* TESTO FORNITO *

▼

La questione posta da Couffignal rimane sostanzialmente aperta. Non perché manchino risposte tecniche, ma perché manca spesso il contesto epistemologico necessario a formularle correttamente. Il contributo di Couffignal non si inserisce nella tradizione della computer science angloamericana, bensì in una genealogia propriamente continentale, dove la cibernetica non si riduce a pura computazione, ma si configura come riflessione filosofica, cautela metodologica e assunzione di responsabilità politica.

A differenza di Norbert Wiener – padre riconosciuto della cibernetica moderna e autore nel 1948 di Cybernetics: or Control and Communication in the Animal and the Machine – Couffignal non mira a costruire un linguaggio universale per il controllo dei sistemi. Non condivide neppure l'ottimismo programmatico di John von Neumann, per il quale la macchina logica rappresentava una naturale estensione dell'intelligenza umana. Couffignal si muove su un terreno epistemologicamente più accidentato: quello del pensiero come processo non interamente formalizzabile, come esperienza radicata in un contesto. Per lui, la macchina non sostituisce l'essere umano, ma funziona come uno specchio deformante che ci obbliga a interrogarci sulla natura stessa del pensiero.

▲

* BREVE ESERCIZIO 1 *
Per favore, modifica le righe dell'elenco dall'inizio fino alla riga con "[186,330,500,375]" compresa, sostituendo "persons" con "people" e lasciando invariato tutto il resto.
Il testo e l'elenco non hanno alcun legame tra loro.

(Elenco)
▼

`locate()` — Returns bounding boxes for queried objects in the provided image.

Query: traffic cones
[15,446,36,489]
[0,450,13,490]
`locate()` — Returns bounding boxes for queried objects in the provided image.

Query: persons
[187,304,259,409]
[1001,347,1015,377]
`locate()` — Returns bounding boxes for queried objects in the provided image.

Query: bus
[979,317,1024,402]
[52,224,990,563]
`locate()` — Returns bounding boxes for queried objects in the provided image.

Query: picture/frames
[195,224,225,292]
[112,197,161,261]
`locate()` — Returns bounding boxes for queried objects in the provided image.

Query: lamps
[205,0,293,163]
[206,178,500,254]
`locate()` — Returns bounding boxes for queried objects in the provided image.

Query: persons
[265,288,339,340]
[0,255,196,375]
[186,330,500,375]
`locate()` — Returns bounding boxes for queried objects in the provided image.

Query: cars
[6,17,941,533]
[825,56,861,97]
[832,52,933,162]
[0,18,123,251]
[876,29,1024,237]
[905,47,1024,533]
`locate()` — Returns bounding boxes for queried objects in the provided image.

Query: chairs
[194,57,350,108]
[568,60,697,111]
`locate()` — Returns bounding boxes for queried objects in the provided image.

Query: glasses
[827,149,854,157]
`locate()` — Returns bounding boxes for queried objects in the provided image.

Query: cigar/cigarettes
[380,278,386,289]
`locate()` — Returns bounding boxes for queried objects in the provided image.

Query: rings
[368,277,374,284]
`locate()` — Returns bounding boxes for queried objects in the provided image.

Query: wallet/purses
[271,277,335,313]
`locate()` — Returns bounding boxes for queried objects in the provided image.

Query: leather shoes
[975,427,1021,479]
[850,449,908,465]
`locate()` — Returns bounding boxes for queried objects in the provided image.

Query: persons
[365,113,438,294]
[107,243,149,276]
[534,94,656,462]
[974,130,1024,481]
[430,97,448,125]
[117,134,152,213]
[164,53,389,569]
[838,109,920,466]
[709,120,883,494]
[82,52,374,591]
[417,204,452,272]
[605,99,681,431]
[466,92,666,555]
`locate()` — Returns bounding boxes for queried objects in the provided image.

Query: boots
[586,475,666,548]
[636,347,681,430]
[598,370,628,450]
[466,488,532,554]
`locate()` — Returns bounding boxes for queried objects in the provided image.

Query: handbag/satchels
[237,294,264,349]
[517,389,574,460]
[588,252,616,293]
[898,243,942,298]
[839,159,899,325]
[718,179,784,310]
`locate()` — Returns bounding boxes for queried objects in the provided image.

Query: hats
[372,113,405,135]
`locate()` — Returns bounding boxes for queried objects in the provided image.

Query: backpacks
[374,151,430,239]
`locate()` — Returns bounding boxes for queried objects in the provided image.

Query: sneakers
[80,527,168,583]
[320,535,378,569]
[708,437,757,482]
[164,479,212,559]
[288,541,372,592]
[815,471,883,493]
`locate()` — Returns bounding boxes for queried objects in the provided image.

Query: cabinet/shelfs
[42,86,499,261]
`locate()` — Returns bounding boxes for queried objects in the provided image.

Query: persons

▲

* BREVE ESERCIZIO 2 *
Indica tutte le persone nominate nel testo sulla cibernetica.

* RISPOSTA 1 *
`locate()` — Returns bounding boxes for queried objects in the provided image.

Query: traffic cones
[15,446,36,489]
[0,450,13,490]
`locate()` — Returns bounding boxes for queried objects in the provided image.

Query: people
[187,304,259,409]
[1001,347,1015,377]
`locate()` — Returns bounding boxes for queried objects in the provided image.

Query: bus
[979,317,1024,402]
[52,224,990,563]
`locate()` — Returns bounding boxes for queried objects in the provided image.

Query: picture/frames
[195,224,225,292]
[112,197,161,261]
`locate()` — Returns bounding boxes for queried objects in the provided image.

Query: lamps
[205,0,293,163]
[206,178,500,254]
`locate()` — Returns bounding boxes for queried objects in the provided image.

Query: people
[265,288,339,340]
[0,255,196,375]
[186,330,500,375]

* RISPOSTA 2 *
Couffignal, Norbert Wiener, John von Neumann